If you need to debug the production-grade distribution, you can set VITE_DEBUG_PRODUCTION_BUILD=true in .env.production.local. This enables Preact debugging tools on runtime and skips minification of the build artifacts.

Vitest

Vitest is a unit testing framework for JavaScript. It relies on Vite to support TypeScript, JSX, and PostCSS. Its API is largely compatible with that of Jest.

The test field in vite.config.ts defines the configuration of Vitest.

ESLint

ESLint is a static program analysis tool that flags issues in the source code.

.eslintrc.cjs defines the configuration of ESLint, including the set of rules to be enforced.

It uses TypeScript ESLint to parse TypeScript sources and perform type-aware analysis according to tsconfig.json.

Caution
Every rule must be set to either error or off. We do not use the warning level, as it would only pollute the linting report while allowing rules to be violated without interrupting the build step.

AsciiDoc

AsciiDoc is a markup language for writing documentation. AsciiDoctor is a processing tool that converts AsciiDoc files to various output formats such as HTML and PDF.
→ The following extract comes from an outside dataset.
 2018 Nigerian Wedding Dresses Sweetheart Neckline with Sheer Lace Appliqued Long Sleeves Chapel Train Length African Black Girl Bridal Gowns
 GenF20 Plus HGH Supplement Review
No configuration is needed for accessing the AsciiDoc documentation files in plain text.

Tip

IntelliJ IDEA users with the AsciiDoc plugin may customise the HTML preview by providing a stylesheet:

  1. In the project root directory, create a new directory named .asciidoctor. Git will ignore this directory.

  2. Copy your stylesheet (e.g. my-preview-stylesheet.css) into the .asciidoctor directory.

  3. In the project root directory, create a new file named .asciidoctorconfig. Git will ignore this file. Insert this content into the file to apply the stylesheet:

    :experimental:
    :stylesdir: {asciidoctorconfigdir}/.asciidoctor/
    :stylesheet: my-preview-stylesheet.css

The configuration file and the stylesheet should not be checked into the Git repository. By refraining from doing so, developers may provide their own stylesheet to suit their preference, for example to match a light or a dark theme in IntelliJ IDEA.